Just then re-entered Mr. B. and Mr. Williams: the first with a stately air, the other with a more peace-portending smile on his countenance.
But Mr. B. sitting down, "Well, Pamela," said he, very gravely, "I see that power is a dangerous thing in any hand."—"Sir, Sir!" said I—"My dear lady," whispering to Lady Davers, "I will withdraw, as I said I would." And I was getting away as fast as I could: but he arose and took my hand, "Why is my charmer so soon frightened?" said he, most kindly; and still more kindly, with a noble air, pressed it to his lips. "I must not carry my jest too far upon a mind so apprehensive, as I otherwise might be inclined to do." And leading me to Mr. Adams and Mr. Williams, he said, taking Mr. Williams's hand with his left, as he held mine in his right, "Your worthy brother clergyman, Mr. Adams, gives me leave to confirm the decision of my dear wife, whom you are to thank for the living of E. upon the condition she proposed; and may you give but as much satisfaction there, as you have done in this family, and as Mr. Williams has given to his flock; and they will then be pleased as much with your ministry as they have hitherto been with his."
Mr. Adams trembled with joy, and said, he could not tell how to bear this excess of goodness in us both: and his countenance and eyes gave testimony of a gratitude too high for further expression.
As for myself, you, my honoured and dear friends, who know how much I am always raised, when I am made the dispenser of acts of bounty and generosity to the deserving; and who now instead of incurring blame, as I had apprehended, found myself applauded by every one, and most by the gentleman whose approbation I chiefly coveted to have: you, I say, will judge how greatly I must be delighted.
But I was still more affected, when Mr. B. directing himself to me, and to Mr. Williams at the same time, was pleased to say, "Here, my dear, you must thank this good gentleman for enabling you to give such a shining proof of your excellence: and whenever I put power into your hands for the future, act but as you have now done, and it will be impossible that I should have any choice or will but yours."

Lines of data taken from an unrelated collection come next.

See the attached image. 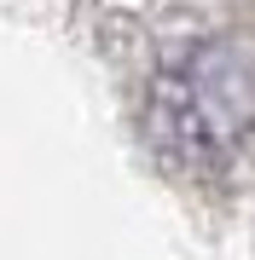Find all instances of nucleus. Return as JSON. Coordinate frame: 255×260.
I'll use <instances>...</instances> for the list:
<instances>
[{
    "label": "nucleus",
    "mask_w": 255,
    "mask_h": 260,
    "mask_svg": "<svg viewBox=\"0 0 255 260\" xmlns=\"http://www.w3.org/2000/svg\"><path fill=\"white\" fill-rule=\"evenodd\" d=\"M151 133L180 168H232L255 150V52L244 41H186L151 75Z\"/></svg>",
    "instance_id": "obj_1"
}]
</instances>
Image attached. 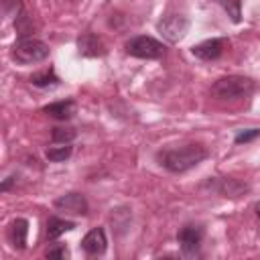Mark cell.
Instances as JSON below:
<instances>
[{
  "instance_id": "obj_1",
  "label": "cell",
  "mask_w": 260,
  "mask_h": 260,
  "mask_svg": "<svg viewBox=\"0 0 260 260\" xmlns=\"http://www.w3.org/2000/svg\"><path fill=\"white\" fill-rule=\"evenodd\" d=\"M205 158H207V148L197 142H189V144H183L177 148H167L156 154L158 165L171 173H185V171L197 167Z\"/></svg>"
},
{
  "instance_id": "obj_2",
  "label": "cell",
  "mask_w": 260,
  "mask_h": 260,
  "mask_svg": "<svg viewBox=\"0 0 260 260\" xmlns=\"http://www.w3.org/2000/svg\"><path fill=\"white\" fill-rule=\"evenodd\" d=\"M252 89H254V81L250 77L228 75V77L217 79L211 85V95L215 100H221V102H234V100L248 98L252 93Z\"/></svg>"
},
{
  "instance_id": "obj_3",
  "label": "cell",
  "mask_w": 260,
  "mask_h": 260,
  "mask_svg": "<svg viewBox=\"0 0 260 260\" xmlns=\"http://www.w3.org/2000/svg\"><path fill=\"white\" fill-rule=\"evenodd\" d=\"M10 55L20 65H32V63H39V61L49 57V45L39 41V39L24 37V39H18L12 45Z\"/></svg>"
},
{
  "instance_id": "obj_4",
  "label": "cell",
  "mask_w": 260,
  "mask_h": 260,
  "mask_svg": "<svg viewBox=\"0 0 260 260\" xmlns=\"http://www.w3.org/2000/svg\"><path fill=\"white\" fill-rule=\"evenodd\" d=\"M126 53L136 59H160L165 55V45L152 37L138 35L126 43Z\"/></svg>"
},
{
  "instance_id": "obj_5",
  "label": "cell",
  "mask_w": 260,
  "mask_h": 260,
  "mask_svg": "<svg viewBox=\"0 0 260 260\" xmlns=\"http://www.w3.org/2000/svg\"><path fill=\"white\" fill-rule=\"evenodd\" d=\"M156 30L169 43H179L187 35V30H189V18L185 14H179V12H167L156 22Z\"/></svg>"
},
{
  "instance_id": "obj_6",
  "label": "cell",
  "mask_w": 260,
  "mask_h": 260,
  "mask_svg": "<svg viewBox=\"0 0 260 260\" xmlns=\"http://www.w3.org/2000/svg\"><path fill=\"white\" fill-rule=\"evenodd\" d=\"M177 240H179L181 252L187 258H193V256L199 254V246H201V240H203V228L197 225V223H187L185 228L179 230Z\"/></svg>"
},
{
  "instance_id": "obj_7",
  "label": "cell",
  "mask_w": 260,
  "mask_h": 260,
  "mask_svg": "<svg viewBox=\"0 0 260 260\" xmlns=\"http://www.w3.org/2000/svg\"><path fill=\"white\" fill-rule=\"evenodd\" d=\"M225 45H228V39H207V41H201V43L193 45V47H191V53H193L197 59L213 61V59L221 57Z\"/></svg>"
},
{
  "instance_id": "obj_8",
  "label": "cell",
  "mask_w": 260,
  "mask_h": 260,
  "mask_svg": "<svg viewBox=\"0 0 260 260\" xmlns=\"http://www.w3.org/2000/svg\"><path fill=\"white\" fill-rule=\"evenodd\" d=\"M81 248L85 254L89 256H100L106 252L108 248V240H106V232L104 228H93L85 234V238L81 240Z\"/></svg>"
},
{
  "instance_id": "obj_9",
  "label": "cell",
  "mask_w": 260,
  "mask_h": 260,
  "mask_svg": "<svg viewBox=\"0 0 260 260\" xmlns=\"http://www.w3.org/2000/svg\"><path fill=\"white\" fill-rule=\"evenodd\" d=\"M55 207L67 213H75V215H85L87 213V201L81 193H65L61 197L55 199Z\"/></svg>"
},
{
  "instance_id": "obj_10",
  "label": "cell",
  "mask_w": 260,
  "mask_h": 260,
  "mask_svg": "<svg viewBox=\"0 0 260 260\" xmlns=\"http://www.w3.org/2000/svg\"><path fill=\"white\" fill-rule=\"evenodd\" d=\"M77 49H79V55H83V57H102V55H106L104 41L93 32H83L77 39Z\"/></svg>"
},
{
  "instance_id": "obj_11",
  "label": "cell",
  "mask_w": 260,
  "mask_h": 260,
  "mask_svg": "<svg viewBox=\"0 0 260 260\" xmlns=\"http://www.w3.org/2000/svg\"><path fill=\"white\" fill-rule=\"evenodd\" d=\"M26 236H28V221L24 217H16L8 225V242L14 250L26 248Z\"/></svg>"
},
{
  "instance_id": "obj_12",
  "label": "cell",
  "mask_w": 260,
  "mask_h": 260,
  "mask_svg": "<svg viewBox=\"0 0 260 260\" xmlns=\"http://www.w3.org/2000/svg\"><path fill=\"white\" fill-rule=\"evenodd\" d=\"M75 110H77V104L73 102V100H61V102H53V104H49V106H45L43 108V112L47 114V116H51V118H55V120H69L73 114H75Z\"/></svg>"
},
{
  "instance_id": "obj_13",
  "label": "cell",
  "mask_w": 260,
  "mask_h": 260,
  "mask_svg": "<svg viewBox=\"0 0 260 260\" xmlns=\"http://www.w3.org/2000/svg\"><path fill=\"white\" fill-rule=\"evenodd\" d=\"M75 228V221H69V219H63V217H49L47 221V238L49 240H57L59 236H63L65 232L73 230Z\"/></svg>"
},
{
  "instance_id": "obj_14",
  "label": "cell",
  "mask_w": 260,
  "mask_h": 260,
  "mask_svg": "<svg viewBox=\"0 0 260 260\" xmlns=\"http://www.w3.org/2000/svg\"><path fill=\"white\" fill-rule=\"evenodd\" d=\"M217 189L225 197H240V195H244L248 191V185L242 183V181H238V179H221V183H219Z\"/></svg>"
},
{
  "instance_id": "obj_15",
  "label": "cell",
  "mask_w": 260,
  "mask_h": 260,
  "mask_svg": "<svg viewBox=\"0 0 260 260\" xmlns=\"http://www.w3.org/2000/svg\"><path fill=\"white\" fill-rule=\"evenodd\" d=\"M59 77L55 75L53 69H45V71H39V73H32L30 75V83L37 85V87H55L59 85Z\"/></svg>"
},
{
  "instance_id": "obj_16",
  "label": "cell",
  "mask_w": 260,
  "mask_h": 260,
  "mask_svg": "<svg viewBox=\"0 0 260 260\" xmlns=\"http://www.w3.org/2000/svg\"><path fill=\"white\" fill-rule=\"evenodd\" d=\"M75 136H77V132L71 126H55V128H51V140L57 142V144H69Z\"/></svg>"
},
{
  "instance_id": "obj_17",
  "label": "cell",
  "mask_w": 260,
  "mask_h": 260,
  "mask_svg": "<svg viewBox=\"0 0 260 260\" xmlns=\"http://www.w3.org/2000/svg\"><path fill=\"white\" fill-rule=\"evenodd\" d=\"M215 2L228 12V16L234 24H238L242 20V2L240 0H215Z\"/></svg>"
},
{
  "instance_id": "obj_18",
  "label": "cell",
  "mask_w": 260,
  "mask_h": 260,
  "mask_svg": "<svg viewBox=\"0 0 260 260\" xmlns=\"http://www.w3.org/2000/svg\"><path fill=\"white\" fill-rule=\"evenodd\" d=\"M71 152H73V146L71 144H61V146H51V148H47V158L51 160V162H63V160H67L69 156H71Z\"/></svg>"
},
{
  "instance_id": "obj_19",
  "label": "cell",
  "mask_w": 260,
  "mask_h": 260,
  "mask_svg": "<svg viewBox=\"0 0 260 260\" xmlns=\"http://www.w3.org/2000/svg\"><path fill=\"white\" fill-rule=\"evenodd\" d=\"M14 28H16V32H18V39L30 37V32H32V22H30V18H28L26 12H22L20 16L14 18Z\"/></svg>"
},
{
  "instance_id": "obj_20",
  "label": "cell",
  "mask_w": 260,
  "mask_h": 260,
  "mask_svg": "<svg viewBox=\"0 0 260 260\" xmlns=\"http://www.w3.org/2000/svg\"><path fill=\"white\" fill-rule=\"evenodd\" d=\"M2 10H4V14L10 16V18H16V16H20V14L24 12L20 0H2Z\"/></svg>"
},
{
  "instance_id": "obj_21",
  "label": "cell",
  "mask_w": 260,
  "mask_h": 260,
  "mask_svg": "<svg viewBox=\"0 0 260 260\" xmlns=\"http://www.w3.org/2000/svg\"><path fill=\"white\" fill-rule=\"evenodd\" d=\"M258 136H260V128H248V130H238V134H236L234 142H236V144H242V142H250V140H254V138H258Z\"/></svg>"
},
{
  "instance_id": "obj_22",
  "label": "cell",
  "mask_w": 260,
  "mask_h": 260,
  "mask_svg": "<svg viewBox=\"0 0 260 260\" xmlns=\"http://www.w3.org/2000/svg\"><path fill=\"white\" fill-rule=\"evenodd\" d=\"M45 256H47V258H67L69 252H67L65 246H55V248H49V250L45 252Z\"/></svg>"
},
{
  "instance_id": "obj_23",
  "label": "cell",
  "mask_w": 260,
  "mask_h": 260,
  "mask_svg": "<svg viewBox=\"0 0 260 260\" xmlns=\"http://www.w3.org/2000/svg\"><path fill=\"white\" fill-rule=\"evenodd\" d=\"M16 181V177H8V179H4L2 181V185H0V191H8L10 187H12V183Z\"/></svg>"
},
{
  "instance_id": "obj_24",
  "label": "cell",
  "mask_w": 260,
  "mask_h": 260,
  "mask_svg": "<svg viewBox=\"0 0 260 260\" xmlns=\"http://www.w3.org/2000/svg\"><path fill=\"white\" fill-rule=\"evenodd\" d=\"M256 215H258V219H260V201L256 203Z\"/></svg>"
}]
</instances>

"O Sir," said I, pressing his hand with my lips, forgetting how many witnesses I had of my grateful fondness, "how shall I, oppressed with your goodness, in such a signal instance as this, find words equal to the gratitude of my heart!—But here," patting my bosom, "just here, they stick;—and I cannot—"

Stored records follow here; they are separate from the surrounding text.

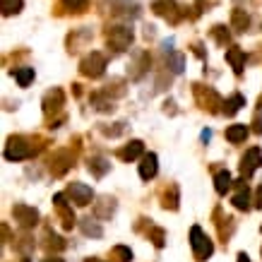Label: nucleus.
Returning a JSON list of instances; mask_svg holds the SVG:
<instances>
[{
	"label": "nucleus",
	"instance_id": "nucleus-10",
	"mask_svg": "<svg viewBox=\"0 0 262 262\" xmlns=\"http://www.w3.org/2000/svg\"><path fill=\"white\" fill-rule=\"evenodd\" d=\"M229 60L234 63L236 72H241V53H238V51H231V53H229Z\"/></svg>",
	"mask_w": 262,
	"mask_h": 262
},
{
	"label": "nucleus",
	"instance_id": "nucleus-6",
	"mask_svg": "<svg viewBox=\"0 0 262 262\" xmlns=\"http://www.w3.org/2000/svg\"><path fill=\"white\" fill-rule=\"evenodd\" d=\"M229 185H231V176H229L226 171H221L219 176H217V190H219V193H226Z\"/></svg>",
	"mask_w": 262,
	"mask_h": 262
},
{
	"label": "nucleus",
	"instance_id": "nucleus-12",
	"mask_svg": "<svg viewBox=\"0 0 262 262\" xmlns=\"http://www.w3.org/2000/svg\"><path fill=\"white\" fill-rule=\"evenodd\" d=\"M238 262H248V255H243V253H241V255H238Z\"/></svg>",
	"mask_w": 262,
	"mask_h": 262
},
{
	"label": "nucleus",
	"instance_id": "nucleus-9",
	"mask_svg": "<svg viewBox=\"0 0 262 262\" xmlns=\"http://www.w3.org/2000/svg\"><path fill=\"white\" fill-rule=\"evenodd\" d=\"M241 104H243V97H234L229 104H226V106H229V109H226V113H236V111L241 109Z\"/></svg>",
	"mask_w": 262,
	"mask_h": 262
},
{
	"label": "nucleus",
	"instance_id": "nucleus-7",
	"mask_svg": "<svg viewBox=\"0 0 262 262\" xmlns=\"http://www.w3.org/2000/svg\"><path fill=\"white\" fill-rule=\"evenodd\" d=\"M31 77H34V70H31V68L17 70V82L22 84V87H27V84L31 82Z\"/></svg>",
	"mask_w": 262,
	"mask_h": 262
},
{
	"label": "nucleus",
	"instance_id": "nucleus-3",
	"mask_svg": "<svg viewBox=\"0 0 262 262\" xmlns=\"http://www.w3.org/2000/svg\"><path fill=\"white\" fill-rule=\"evenodd\" d=\"M258 166H260V152H258V149H250L248 156L243 159V166H241V168H243V173H246V176H250Z\"/></svg>",
	"mask_w": 262,
	"mask_h": 262
},
{
	"label": "nucleus",
	"instance_id": "nucleus-11",
	"mask_svg": "<svg viewBox=\"0 0 262 262\" xmlns=\"http://www.w3.org/2000/svg\"><path fill=\"white\" fill-rule=\"evenodd\" d=\"M234 202H236V207H248V195H243V193L236 195Z\"/></svg>",
	"mask_w": 262,
	"mask_h": 262
},
{
	"label": "nucleus",
	"instance_id": "nucleus-1",
	"mask_svg": "<svg viewBox=\"0 0 262 262\" xmlns=\"http://www.w3.org/2000/svg\"><path fill=\"white\" fill-rule=\"evenodd\" d=\"M193 248L197 250V255H200V258H207L209 253H212V246H209V243H205V238H202V231H200L197 226L193 229Z\"/></svg>",
	"mask_w": 262,
	"mask_h": 262
},
{
	"label": "nucleus",
	"instance_id": "nucleus-8",
	"mask_svg": "<svg viewBox=\"0 0 262 262\" xmlns=\"http://www.w3.org/2000/svg\"><path fill=\"white\" fill-rule=\"evenodd\" d=\"M139 152H142V144H139V142H132V144H130V147L123 152V156H125V159H135Z\"/></svg>",
	"mask_w": 262,
	"mask_h": 262
},
{
	"label": "nucleus",
	"instance_id": "nucleus-5",
	"mask_svg": "<svg viewBox=\"0 0 262 262\" xmlns=\"http://www.w3.org/2000/svg\"><path fill=\"white\" fill-rule=\"evenodd\" d=\"M246 135H248V128L246 125H234V128L226 130V137L231 139V142H241V139H246Z\"/></svg>",
	"mask_w": 262,
	"mask_h": 262
},
{
	"label": "nucleus",
	"instance_id": "nucleus-13",
	"mask_svg": "<svg viewBox=\"0 0 262 262\" xmlns=\"http://www.w3.org/2000/svg\"><path fill=\"white\" fill-rule=\"evenodd\" d=\"M55 262H63V260H55Z\"/></svg>",
	"mask_w": 262,
	"mask_h": 262
},
{
	"label": "nucleus",
	"instance_id": "nucleus-4",
	"mask_svg": "<svg viewBox=\"0 0 262 262\" xmlns=\"http://www.w3.org/2000/svg\"><path fill=\"white\" fill-rule=\"evenodd\" d=\"M70 195L77 197V205H87V202L92 200V190L80 185V183H72V185H70Z\"/></svg>",
	"mask_w": 262,
	"mask_h": 262
},
{
	"label": "nucleus",
	"instance_id": "nucleus-2",
	"mask_svg": "<svg viewBox=\"0 0 262 262\" xmlns=\"http://www.w3.org/2000/svg\"><path fill=\"white\" fill-rule=\"evenodd\" d=\"M139 176L147 180V178H154L156 176V156L154 154H147L142 159V166H139Z\"/></svg>",
	"mask_w": 262,
	"mask_h": 262
}]
</instances>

And, indeed, I could say no more; and Mr. B. in the delicacy of his apprehensiveness for me, led me into the next parlour; and placing himself by me on the settee, said, "Take care, my best beloved, that the joy, which overflows your dear heart, for having done a beneficent action to a deserving gentleman, does not affect you too much."
My Lady Davers followed us: "Where is my angelic sister?" said she. "I have a share in her next to yourself, my noble brother." And clasping me to her generous bosom, she ran over with expressions of favour to me, in a style and words, which would suffer, were I to endeavour to repeat them.